And it's not around the Nurburgring.
Forget about the talks of a looming economic recession. It's clear that there's still lots of money floating around the economy when buyers can afford to spend millions on Ferraris at auction. For instance, RM Sotheby's is famous for auctioning off the most exclusive and rare automotive pieces, and it recently set a record for the highest price paid over an online auction. The car in question wasn't a new Ferrari 488-GTB or Portofino, but an ultra-rare Enzo.
We recently covered another Enzo that went up for auction, but this 2004 model couldn't match the record set by the 2003 model in question.
Built between 2002 and 2004, the Ferrari Enzo, named after the company's founder, Enzo Ferrari, was the epitome of Ferrari performance at the time, and had a limited run of only 399. Powering this beast was a 6.0-liter V12 engine producing 650 horsepower and 458 lb-ft of torque, which sounds sedate when compared to most supercars these days, hell, even the Dodge Challenger Hellcat makes significantly more power.

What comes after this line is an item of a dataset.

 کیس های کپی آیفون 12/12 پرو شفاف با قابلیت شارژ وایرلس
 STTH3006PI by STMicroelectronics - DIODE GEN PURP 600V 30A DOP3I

The Enzo which stole the headlines had a mere 1,250 miles on the clock and two owners behind its name, with the original owner having kept it for 15 years.
This car came with a full set of service documents from Ferrari of San Francisco and looks to be in showroom condition. RM Sotheby's pre-sale prediction for this car was set between $2.6 to $2.9 million, so the end price of $2.64 million was at the lower end of the scale, but still managed to set an online bidding record. The Enzo sold for $650,000 when new.
The 2003 Enzo formed part of RM Sotheby's Driving Into Summer online car auction. RM Sotheby's global head of auctions, Gord Duff is proud of the fact that the company's first ever online only auction was such a success, and noted that late model cars produced in the last 20 years dominated the top-ten list by price.